# START OF Text segment

Since the Committee stage there have been further examples—I do not wish to detain or weary the House, and shall therefore limit myself to one example only—of which one occurred in the Daily Mail of Saturday 4th March. Under a heading,


    "Blasphemy shock over erotic video of Christ",

the report went on to say that,


    "Britain's blasphemy laws are under threat from Europe after a ruling that a film-maker can fight a ban on an erotic video about Jesus Christ. The Strasbourg-based European Commission of Human Rights announced last night that it believed Nigel Wingrove's right to freedom of expression had been breached"

It said it was referring the case to the European Court of Human Rights. If the court upholds the Commission's preliminary findings, as it does in the vast majority of cases, the Government may be forced to water down or scrap 400 year-old laws intended to protect religious beliefs. The article then goes on to give distasteful details of the film itself.

I am a son of the Manse. My father was a Congregational minister and instilled into me values which I have tried to maintain throughout my adult life and also in society wherever I had the opportunity to do so. I know that somewhere he is watching this debate and listening to me. I would be betraying him if I did not say that enough is enough; we cannot sacrifice totally the control and sovereignty which we have at the moment. We must retain some control otherwise all our efforts to keep and improve standards in society today would be undermined without any control at all.

I beg your Lordships to think again on the matter. We owe it to ourselves and to our children—and, indeed, to their children—to maintain standards in society. We should not allow that sort of thing. I beg to move.

8 p.m.

Earl Russell: My Lords, as always, the noble Lord, Lord Cocks of Hartcliffe, is most entertaining and capable of making his argument sound fresh. However, I am not quite so certain about his draftsmanship. As the noble Lord spoke to Amendment No. 7, I think that it might be in order to look at it now. The noble Lord proposes to add to the Long Title the words, "in the disposition of"; that is, to replace the words,


    "into the law of the United Kingdom",

with the words,


    "in the disposition of the law of the United Kingdom".

# END OF Text segment

> Tasks
1. In the parliamentary debate text, what was the occupation of the father of the speaker who moved the amendment?
2. Carry on the parliamentary debate text, starting right after its final sentence.

# START OF Records supplied

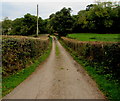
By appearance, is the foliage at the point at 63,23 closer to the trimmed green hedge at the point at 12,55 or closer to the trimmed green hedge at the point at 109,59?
the trimmed green hedge at the point at 109,59

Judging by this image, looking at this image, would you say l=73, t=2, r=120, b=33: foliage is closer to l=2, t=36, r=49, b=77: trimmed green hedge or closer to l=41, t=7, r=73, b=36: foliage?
l=41, t=7, r=73, b=36: foliage

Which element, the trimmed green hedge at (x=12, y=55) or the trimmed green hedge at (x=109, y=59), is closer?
the trimmed green hedge at (x=109, y=59)

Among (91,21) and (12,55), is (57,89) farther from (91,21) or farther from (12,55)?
(91,21)

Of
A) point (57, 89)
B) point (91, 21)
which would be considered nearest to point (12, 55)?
point (57, 89)

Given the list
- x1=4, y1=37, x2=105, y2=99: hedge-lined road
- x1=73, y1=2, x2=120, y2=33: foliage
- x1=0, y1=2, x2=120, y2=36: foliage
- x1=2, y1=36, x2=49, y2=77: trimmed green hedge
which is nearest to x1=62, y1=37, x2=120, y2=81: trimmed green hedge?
x1=4, y1=37, x2=105, y2=99: hedge-lined road

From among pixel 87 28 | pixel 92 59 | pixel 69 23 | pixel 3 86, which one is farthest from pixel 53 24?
pixel 3 86

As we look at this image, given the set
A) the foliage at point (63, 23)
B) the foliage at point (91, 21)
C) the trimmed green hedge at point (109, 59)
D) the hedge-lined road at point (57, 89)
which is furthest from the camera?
the foliage at point (63, 23)

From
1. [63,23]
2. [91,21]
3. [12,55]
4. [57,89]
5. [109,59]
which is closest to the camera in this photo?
[57,89]

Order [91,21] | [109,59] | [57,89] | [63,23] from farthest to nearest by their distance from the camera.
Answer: [91,21] → [63,23] → [109,59] → [57,89]

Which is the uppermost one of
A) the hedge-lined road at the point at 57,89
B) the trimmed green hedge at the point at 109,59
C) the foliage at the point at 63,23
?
the foliage at the point at 63,23

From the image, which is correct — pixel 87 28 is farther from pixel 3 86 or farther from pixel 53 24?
pixel 3 86

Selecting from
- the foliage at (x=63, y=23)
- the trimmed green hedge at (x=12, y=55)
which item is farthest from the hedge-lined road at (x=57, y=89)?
the foliage at (x=63, y=23)

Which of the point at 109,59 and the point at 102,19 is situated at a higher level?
the point at 102,19

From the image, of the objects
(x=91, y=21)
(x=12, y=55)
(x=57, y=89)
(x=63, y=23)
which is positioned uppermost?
(x=91, y=21)
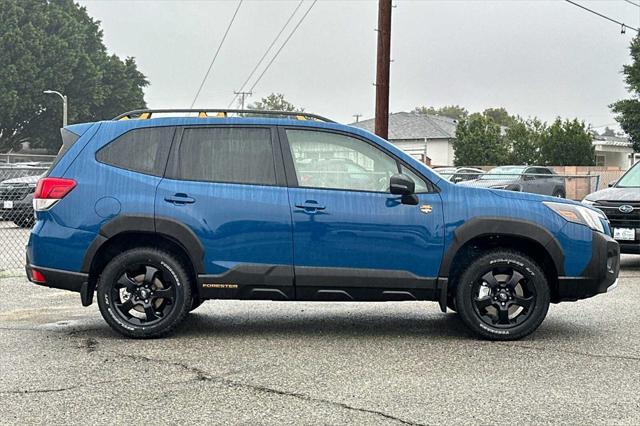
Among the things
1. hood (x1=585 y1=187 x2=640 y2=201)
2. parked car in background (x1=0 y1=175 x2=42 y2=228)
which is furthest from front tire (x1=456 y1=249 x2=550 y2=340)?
parked car in background (x1=0 y1=175 x2=42 y2=228)

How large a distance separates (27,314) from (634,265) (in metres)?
8.81

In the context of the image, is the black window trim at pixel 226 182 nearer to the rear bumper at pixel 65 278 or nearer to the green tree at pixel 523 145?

# END OF Records supplied

> Answers to the tasks
1. He was a Congregational minister.

2.
In the presence of noble and learned Lords, I would be extremely rash to develop any argument at length. But I shall listen with interest to see whether any of them thinks that those words have any precise legal meaning and whether, if they were to be before them, they would know what to do with them.

The noble Lord's attitude to the law occasionally reminds me of that of King James I who believed very firmly that, if only one supplied a sufficiently large dose

29 Mar 1995 : Column 1694

of common sense, all that legal learning would be unnecessary. I believe that the drafting of the noble Lord's amendment illustrates perhaps why that approach to the law really left something to be desired.

The same points could be made about the construction of Amendment No. 1. In paragraph (a) the noble Lord wants the provisions in subsection (1) to,


    "serve as an aid to the construction of primary and secondary legislation".

Again, subject to correction, I wonder whether he has got that provision in the wrong category. There are rules which are aids to the construction of laws, such as that penal statutes are to be construed strictly. However, taking one law as an aid to the construction of another raises a certain number of technical problems. It does not lay down any primacy, provision or procedure for the interpretation of conflicts. In fact, I am not quite sure what it means. Putting law on the statute book which is drafted in such a way that one does not know what it means may tend to the enrichment of lawyers, but I doubt whether that was the noble Lord's motive.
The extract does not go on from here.